Data to use:
>>>>>

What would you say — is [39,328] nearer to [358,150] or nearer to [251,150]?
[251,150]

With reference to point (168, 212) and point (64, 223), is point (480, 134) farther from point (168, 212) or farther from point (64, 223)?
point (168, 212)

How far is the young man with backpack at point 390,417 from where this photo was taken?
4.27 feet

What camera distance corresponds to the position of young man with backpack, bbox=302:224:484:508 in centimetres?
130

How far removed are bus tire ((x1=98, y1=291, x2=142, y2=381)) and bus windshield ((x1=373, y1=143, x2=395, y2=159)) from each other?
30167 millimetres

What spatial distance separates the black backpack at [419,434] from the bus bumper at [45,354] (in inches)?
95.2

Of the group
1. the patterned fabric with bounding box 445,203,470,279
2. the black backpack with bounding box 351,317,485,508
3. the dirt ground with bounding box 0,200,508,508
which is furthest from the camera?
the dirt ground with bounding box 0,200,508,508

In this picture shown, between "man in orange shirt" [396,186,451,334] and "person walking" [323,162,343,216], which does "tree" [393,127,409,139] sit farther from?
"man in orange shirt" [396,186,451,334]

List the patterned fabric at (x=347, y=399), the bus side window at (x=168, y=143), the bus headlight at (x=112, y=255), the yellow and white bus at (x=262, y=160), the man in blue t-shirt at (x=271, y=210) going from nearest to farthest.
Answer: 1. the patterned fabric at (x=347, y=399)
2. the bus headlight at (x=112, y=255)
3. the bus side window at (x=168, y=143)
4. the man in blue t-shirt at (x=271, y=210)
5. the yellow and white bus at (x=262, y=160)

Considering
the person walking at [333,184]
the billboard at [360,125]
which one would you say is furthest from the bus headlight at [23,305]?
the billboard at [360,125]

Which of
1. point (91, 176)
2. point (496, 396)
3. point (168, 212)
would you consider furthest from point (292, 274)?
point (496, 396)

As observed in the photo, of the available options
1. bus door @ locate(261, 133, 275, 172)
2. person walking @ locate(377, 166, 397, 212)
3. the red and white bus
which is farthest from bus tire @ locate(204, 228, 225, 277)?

<<<<<

Problem statement:
Write out the listing again with "young man with backpack" changed to "young man with rucksack" every place it appears, and leave everything else as it is.

Right answer:
What would you say — is [39,328] nearer to [358,150] or nearer to [251,150]?
[251,150]

With reference to point (168, 212) and point (64, 223), is point (480, 134) farther from point (168, 212) or farther from point (64, 223)?
point (168, 212)

How far is the young man with rucksack at point 390,417 from where this photo was taken?
4.27 feet

What camera distance corresponds to the position of young man with rucksack, bbox=302:224:484:508 in centimetres?
130

How far removed are bus tire ((x1=98, y1=291, x2=142, y2=381)) and bus windshield ((x1=373, y1=143, x2=395, y2=159)) from each other?
30167 millimetres

What spatial distance separates the black backpack at [419,434] from the bus bumper at [45,354] (in inches)?
95.2

Of the group
1. the patterned fabric with bounding box 445,203,470,279
2. the black backpack with bounding box 351,317,485,508
3. the dirt ground with bounding box 0,200,508,508
which is furthest from the camera?
the dirt ground with bounding box 0,200,508,508

In this picture shown, between "man in orange shirt" [396,186,451,334] and "person walking" [323,162,343,216], which does "tree" [393,127,409,139] sit farther from?
"man in orange shirt" [396,186,451,334]

List the patterned fabric at (x=347, y=399), the bus side window at (x=168, y=143), the bus headlight at (x=112, y=255), the yellow and white bus at (x=262, y=160), the man in blue t-shirt at (x=271, y=210) going from nearest to farthest.
Answer: 1. the patterned fabric at (x=347, y=399)
2. the bus headlight at (x=112, y=255)
3. the bus side window at (x=168, y=143)
4. the man in blue t-shirt at (x=271, y=210)
5. the yellow and white bus at (x=262, y=160)

Considering
the person walking at [333,184]
the billboard at [360,125]
which one would you say is furthest from the bus headlight at [23,305]?
the billboard at [360,125]

Which of
1. point (91, 176)
2. point (496, 396)
3. point (168, 212)
would you consider furthest from point (292, 274)?
point (496, 396)

As observed in the photo, of the available options
1. bus door @ locate(261, 133, 275, 172)
2. person walking @ locate(377, 166, 397, 212)
3. the red and white bus
which is farthest from bus tire @ locate(204, 228, 225, 277)?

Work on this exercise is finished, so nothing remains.